Please repeat the listing below exactly, but do not include its pictures.
[Start of Attachment]
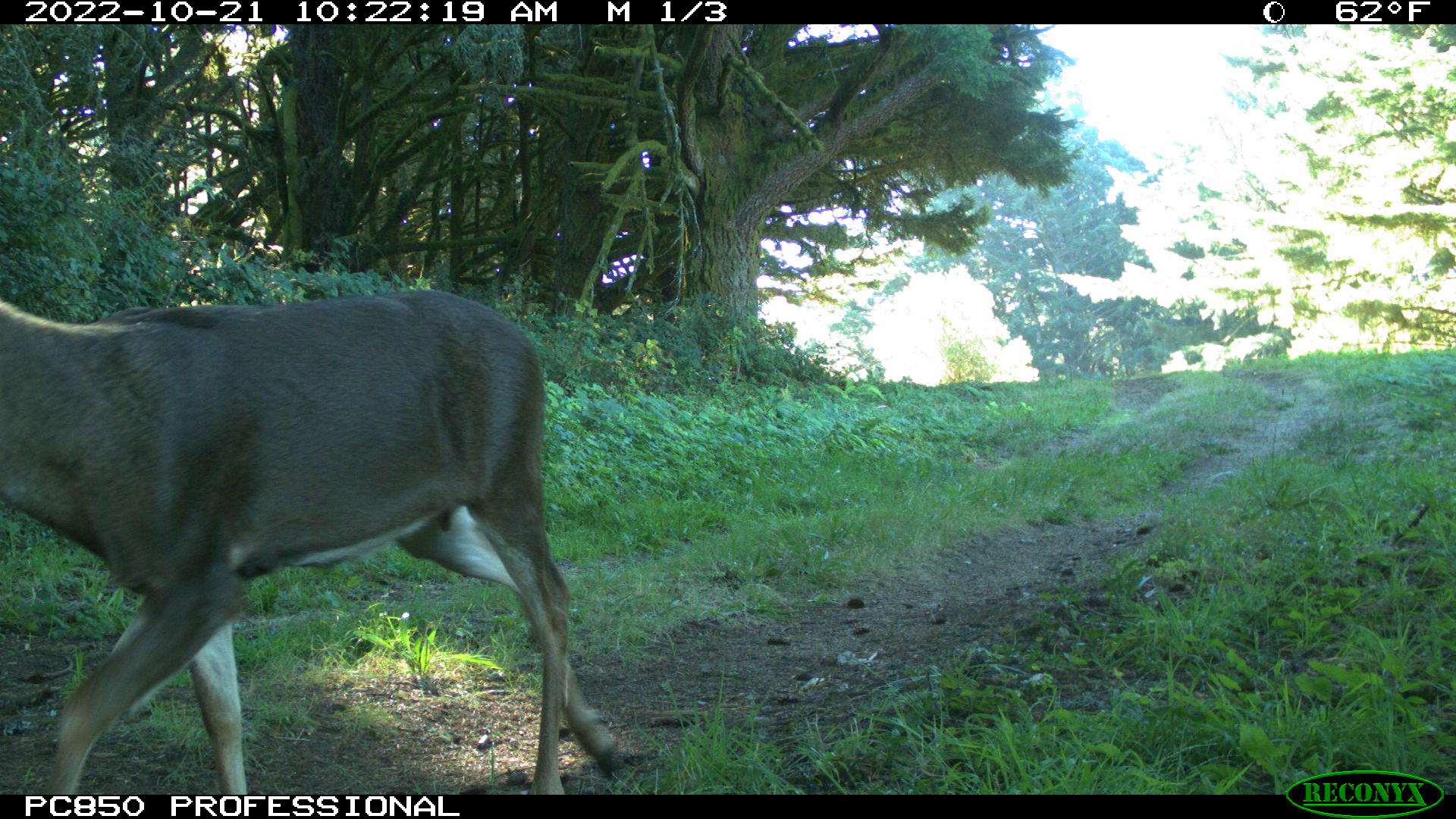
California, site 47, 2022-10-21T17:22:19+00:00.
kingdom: Animalia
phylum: Chordata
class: Mammalia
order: Artiodactyla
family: Cervidae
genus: Odocoileus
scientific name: Odocoileus hemionus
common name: mule deer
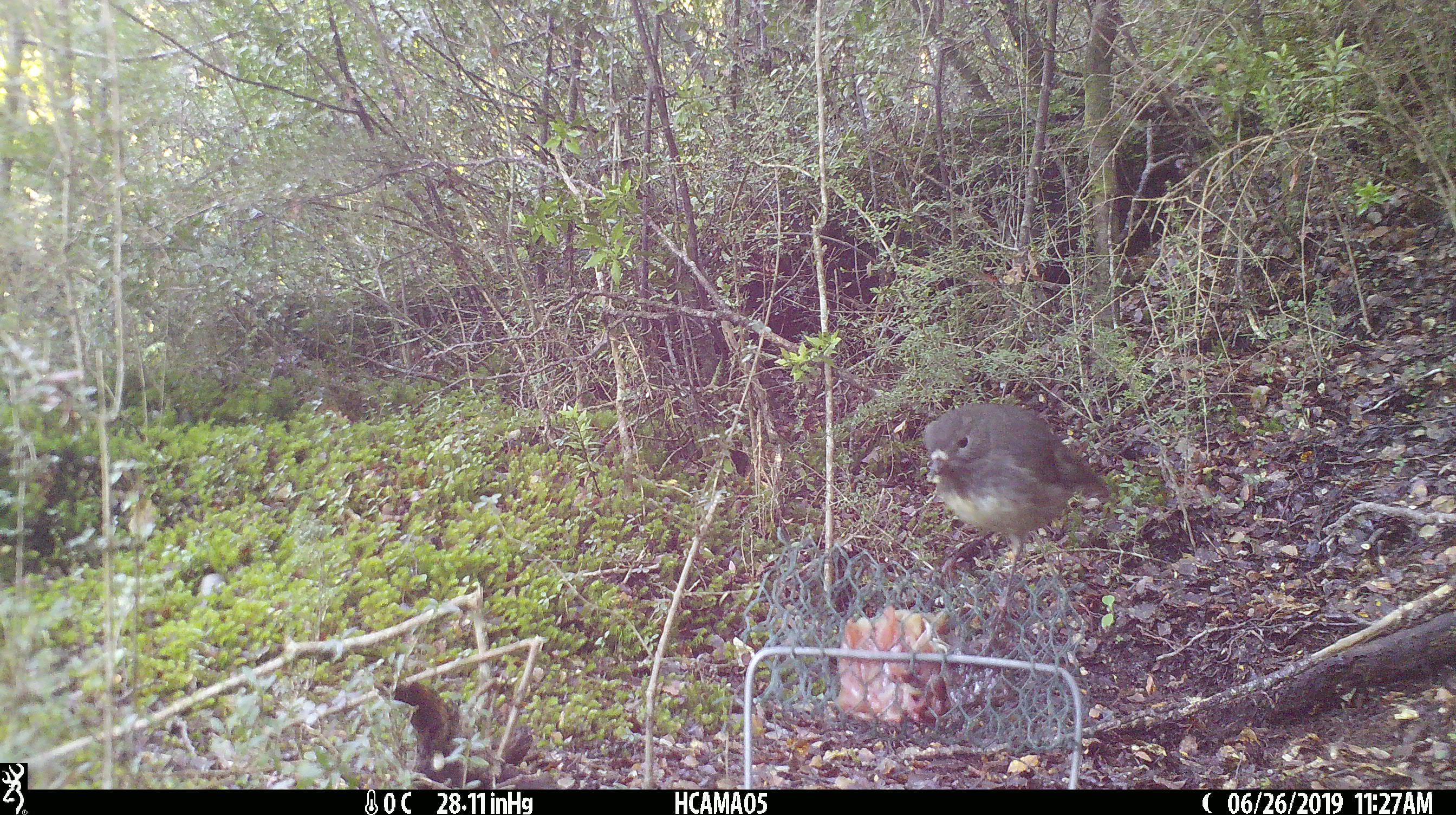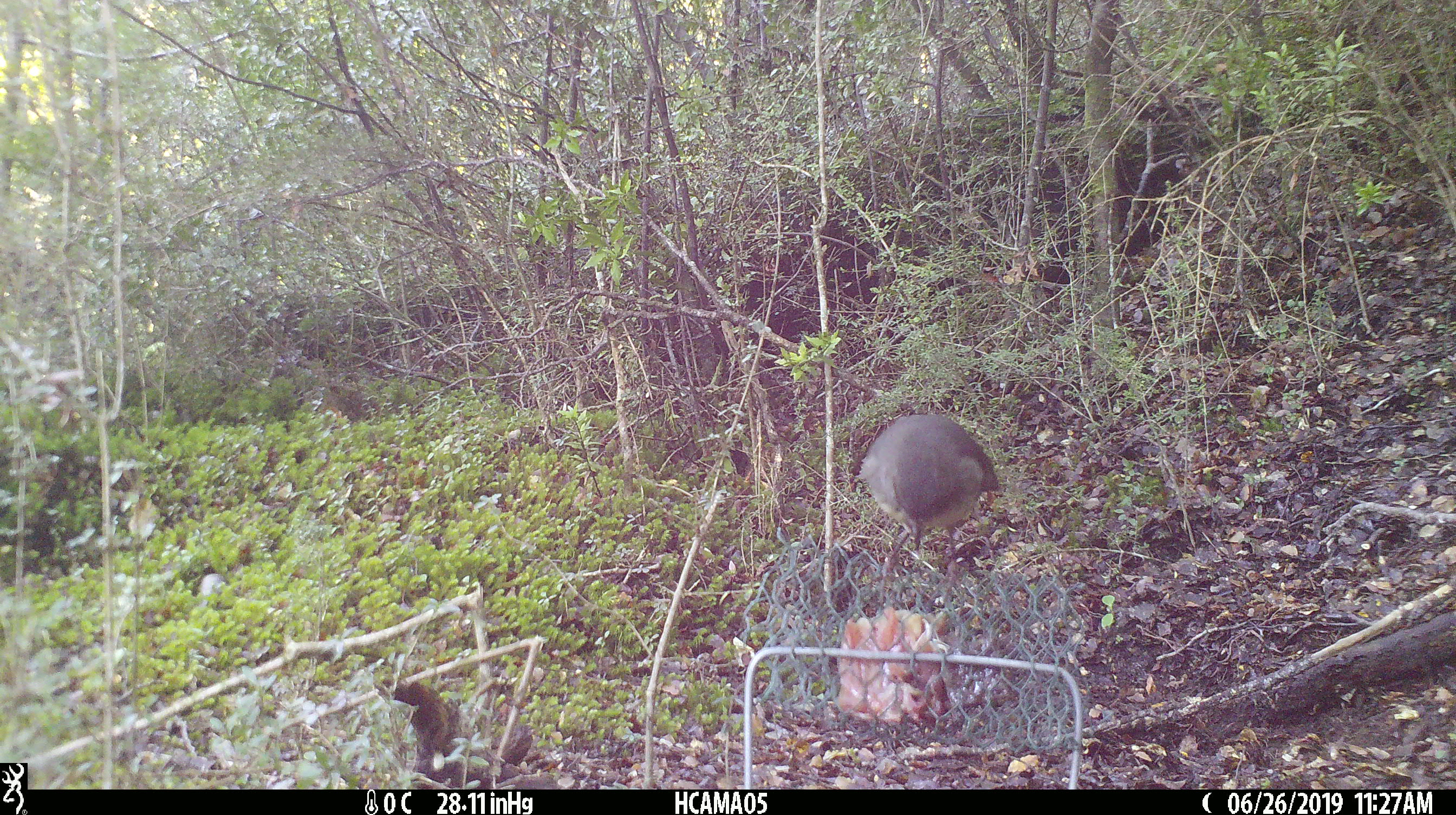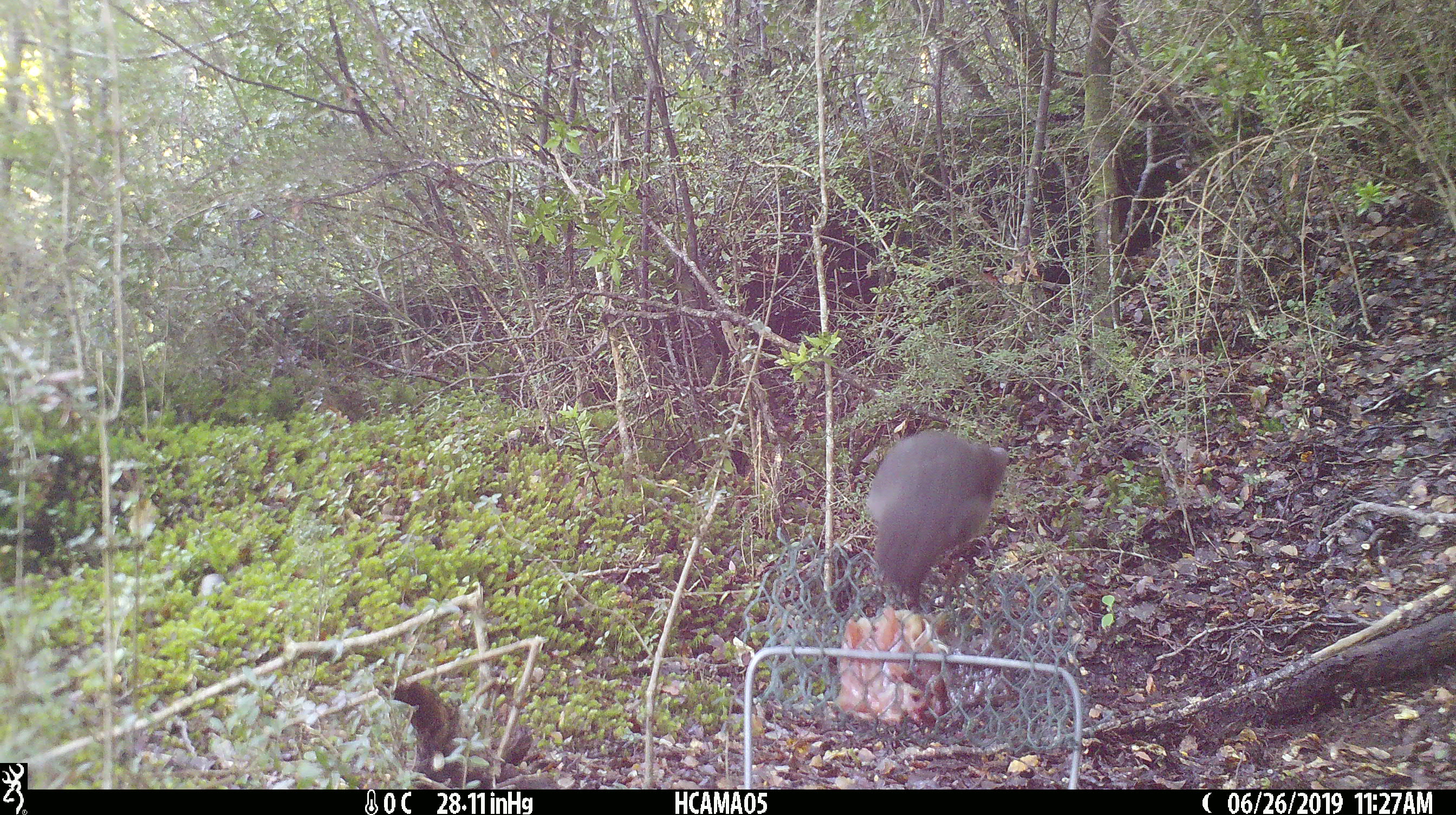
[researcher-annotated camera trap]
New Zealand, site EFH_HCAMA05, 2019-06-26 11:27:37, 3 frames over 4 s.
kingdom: Animalia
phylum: Chordata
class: Aves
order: Passeriformes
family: Petroicidae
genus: Petroica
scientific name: Petroica australis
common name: new zealand robin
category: robin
Robin (new zealand robin) (Petroica australis).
[End of Attachment]
◆ **Reply**:
California, site 47, 2022-10-21T17:22:19+00:00.
kingdom: Animalia
phylum: Chordata
class: Mammalia
order: Artiodactyla
family: Cervidae
genus: Odocoileus
scientific name: Odocoileus hemionus
common name: mule deer
[researcher-annotated camera trap]
New Zealand, site EFH_HCAMA05, 2019-06-26 11:27:37, 3 frames over 4 s.
kingdom: Animalia
phylum: Chordata
class: Aves
order: Passeriformes
family: Petroicidae
genus: Petroica
scientific name: Petroica australis
common name: new zealand robin
category: robin
Robin (new zealand robin) (Petroica australis).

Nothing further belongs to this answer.